══ Extracted information ══

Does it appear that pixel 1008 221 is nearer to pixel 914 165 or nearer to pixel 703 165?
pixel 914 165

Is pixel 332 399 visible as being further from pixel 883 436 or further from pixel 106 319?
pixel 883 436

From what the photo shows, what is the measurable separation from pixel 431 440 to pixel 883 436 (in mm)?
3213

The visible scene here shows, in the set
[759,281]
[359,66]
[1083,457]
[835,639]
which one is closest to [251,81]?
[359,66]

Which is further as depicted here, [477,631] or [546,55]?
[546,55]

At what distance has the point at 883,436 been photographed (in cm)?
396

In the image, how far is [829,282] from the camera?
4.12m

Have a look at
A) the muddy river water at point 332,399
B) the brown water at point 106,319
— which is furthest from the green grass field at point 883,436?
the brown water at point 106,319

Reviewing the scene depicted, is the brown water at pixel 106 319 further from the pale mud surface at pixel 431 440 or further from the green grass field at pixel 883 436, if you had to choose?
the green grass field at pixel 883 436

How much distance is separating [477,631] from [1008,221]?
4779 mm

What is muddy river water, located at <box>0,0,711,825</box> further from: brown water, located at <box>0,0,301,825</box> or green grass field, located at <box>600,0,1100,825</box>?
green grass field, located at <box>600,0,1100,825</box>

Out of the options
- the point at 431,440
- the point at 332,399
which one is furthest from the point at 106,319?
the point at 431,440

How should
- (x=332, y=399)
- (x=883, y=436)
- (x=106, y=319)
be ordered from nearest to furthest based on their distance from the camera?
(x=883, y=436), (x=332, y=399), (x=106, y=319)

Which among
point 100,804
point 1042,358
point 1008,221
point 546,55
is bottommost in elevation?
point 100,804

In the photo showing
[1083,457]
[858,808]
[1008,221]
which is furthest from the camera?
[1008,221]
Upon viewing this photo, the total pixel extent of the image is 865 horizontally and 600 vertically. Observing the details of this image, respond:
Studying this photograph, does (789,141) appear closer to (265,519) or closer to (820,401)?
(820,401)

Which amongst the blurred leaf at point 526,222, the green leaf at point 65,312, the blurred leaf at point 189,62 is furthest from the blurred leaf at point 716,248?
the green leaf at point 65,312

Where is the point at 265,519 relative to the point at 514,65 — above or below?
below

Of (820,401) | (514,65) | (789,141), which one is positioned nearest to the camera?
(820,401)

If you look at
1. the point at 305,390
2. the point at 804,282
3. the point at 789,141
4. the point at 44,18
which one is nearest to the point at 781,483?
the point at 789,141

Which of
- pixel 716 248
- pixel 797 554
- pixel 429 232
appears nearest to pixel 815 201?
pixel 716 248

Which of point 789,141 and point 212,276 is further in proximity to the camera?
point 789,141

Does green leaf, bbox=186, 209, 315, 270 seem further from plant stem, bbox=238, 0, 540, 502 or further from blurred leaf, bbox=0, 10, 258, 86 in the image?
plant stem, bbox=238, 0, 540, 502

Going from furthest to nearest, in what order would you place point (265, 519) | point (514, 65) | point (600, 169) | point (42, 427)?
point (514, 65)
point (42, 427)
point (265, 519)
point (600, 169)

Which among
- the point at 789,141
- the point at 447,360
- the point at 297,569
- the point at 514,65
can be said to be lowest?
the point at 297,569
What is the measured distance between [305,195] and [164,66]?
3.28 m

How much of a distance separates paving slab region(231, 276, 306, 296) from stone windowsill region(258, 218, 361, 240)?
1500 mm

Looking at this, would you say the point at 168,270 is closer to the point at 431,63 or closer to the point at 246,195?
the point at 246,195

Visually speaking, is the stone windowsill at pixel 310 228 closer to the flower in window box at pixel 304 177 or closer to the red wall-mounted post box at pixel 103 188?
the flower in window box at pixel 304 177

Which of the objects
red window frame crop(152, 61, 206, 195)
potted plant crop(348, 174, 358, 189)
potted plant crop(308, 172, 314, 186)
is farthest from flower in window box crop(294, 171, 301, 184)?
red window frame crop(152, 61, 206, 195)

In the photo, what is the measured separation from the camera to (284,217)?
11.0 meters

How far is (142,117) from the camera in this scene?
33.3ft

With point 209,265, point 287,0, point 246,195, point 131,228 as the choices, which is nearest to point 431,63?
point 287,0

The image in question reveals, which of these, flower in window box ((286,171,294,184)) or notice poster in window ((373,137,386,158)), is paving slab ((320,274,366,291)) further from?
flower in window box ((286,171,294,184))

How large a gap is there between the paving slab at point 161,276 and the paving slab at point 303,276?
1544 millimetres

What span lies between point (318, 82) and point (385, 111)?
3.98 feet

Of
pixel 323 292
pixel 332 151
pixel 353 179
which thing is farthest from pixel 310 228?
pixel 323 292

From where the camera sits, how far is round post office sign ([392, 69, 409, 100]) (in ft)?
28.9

═══

Return every item above word for word, with nothing changed.

Does it appear that pixel 1008 221 is nearer to pixel 914 165 or nearer to pixel 703 165?
pixel 914 165

Is pixel 332 399 visible as being further from pixel 883 436 or further from pixel 106 319?
pixel 883 436

From what the photo shows, what is the measurable separation from pixel 431 440 to pixel 883 436 (in mm)?
3213

The visible scene here shows, in the set
[759,281]
[359,66]
[1083,457]
[835,639]
which one is closest to [251,81]?
[359,66]

Which is further as depicted here, [477,631] or [546,55]?
[546,55]

At what distance has the point at 883,436 been photographed (in cm)?
396

In the image, how far is [829,282] from the camera?
4.12m

Have a look at
A) the muddy river water at point 332,399
B) the brown water at point 106,319
— which is furthest from the green grass field at point 883,436?
the brown water at point 106,319

Reviewing the scene depicted, is the brown water at pixel 106 319 further from the pale mud surface at pixel 431 440 or further from the green grass field at pixel 883 436, if you had to choose?
the green grass field at pixel 883 436

How much distance is separating [477,631] from [1008,221]?
4779 mm

What is muddy river water, located at <box>0,0,711,825</box> further from: brown water, located at <box>0,0,301,825</box> or green grass field, located at <box>600,0,1100,825</box>?
green grass field, located at <box>600,0,1100,825</box>

Out of the options
- the point at 431,440
- the point at 332,399
which one is furthest from the point at 106,319?
the point at 431,440

How should
- (x=332, y=399)
- (x=883, y=436)
- (x=106, y=319)
be ordered from nearest to furthest based on their distance from the camera?
(x=883, y=436), (x=332, y=399), (x=106, y=319)

Which among
point 100,804
point 1042,358
point 1008,221
point 546,55
is bottommost in elevation?
point 100,804

In the photo showing
[1083,457]
[858,808]
[1008,221]
which is furthest from the camera?
[1008,221]
Upon viewing this photo, the total pixel extent of the image is 865 horizontally and 600 vertically. Observing the details of this image, respond:
Studying this photograph, does (789,141) appear closer to (265,519) or closer to (820,401)?
(820,401)

Which amongst the blurred leaf at point 526,222, the green leaf at point 65,312, the blurred leaf at point 189,62 is furthest from the blurred leaf at point 716,248?
the green leaf at point 65,312

Where is the point at 265,519 relative to the point at 514,65 — above or below?
below

Of (820,401) | (514,65) | (789,141), which one is positioned nearest to the camera?
(820,401)

If you look at
1. the point at 305,390
2. the point at 804,282
3. the point at 789,141
4. the point at 44,18
which one is nearest to the point at 781,483?
the point at 789,141

Which of
- pixel 716 248
- pixel 797 554
- pixel 429 232
appears nearest to pixel 815 201?
pixel 716 248

Which of point 789,141 and point 212,276 is further in proximity to the camera?
point 789,141

Does green leaf, bbox=186, 209, 315, 270 seem further from plant stem, bbox=238, 0, 540, 502 or further from blurred leaf, bbox=0, 10, 258, 86 in the image?
plant stem, bbox=238, 0, 540, 502

Going from furthest to nearest, in what order would you place point (265, 519) | point (514, 65) | point (600, 169) | point (42, 427)?
point (514, 65)
point (42, 427)
point (265, 519)
point (600, 169)

Which among
- the point at 789,141
- the point at 447,360
- the point at 297,569
- the point at 514,65
can be said to be lowest?
the point at 297,569
What is the measured distance between [305,195] and [164,66]?
3.28 m

How much of a distance separates paving slab region(231, 276, 306, 296) from stone windowsill region(258, 218, 361, 240)?
1500 mm

Looking at this, would you say the point at 168,270 is closer to the point at 431,63 or closer to the point at 246,195?
the point at 246,195

Visually speaking, is the stone windowsill at pixel 310 228 closer to the flower in window box at pixel 304 177 or closer to the red wall-mounted post box at pixel 103 188?
the flower in window box at pixel 304 177

Which of the objects
red window frame crop(152, 61, 206, 195)
potted plant crop(348, 174, 358, 189)
potted plant crop(308, 172, 314, 186)
is farthest from flower in window box crop(294, 171, 301, 184)?
red window frame crop(152, 61, 206, 195)

In the photo, what is the measured separation from the camera to (284,217)?
11.0 meters

How far is (142,117) from the camera in this scene?
33.3ft

With point 209,265, point 287,0, point 246,195, point 131,228 as the choices, which is nearest to point 431,63?
point 287,0

The image in question reveals, which of these, flower in window box ((286,171,294,184)) or notice poster in window ((373,137,386,158)), is paving slab ((320,274,366,291)) further from?
flower in window box ((286,171,294,184))

How large a gap is there between the paving slab at point 161,276 and the paving slab at point 303,276?
1544 millimetres

What span lies between point (318, 82) and point (385, 111)?
3.98 feet

Of
pixel 323 292
pixel 332 151
pixel 353 179
which thing is farthest from pixel 310 228?
pixel 323 292

From where the camera sits, how far is round post office sign ([392, 69, 409, 100]) (in ft)?
28.9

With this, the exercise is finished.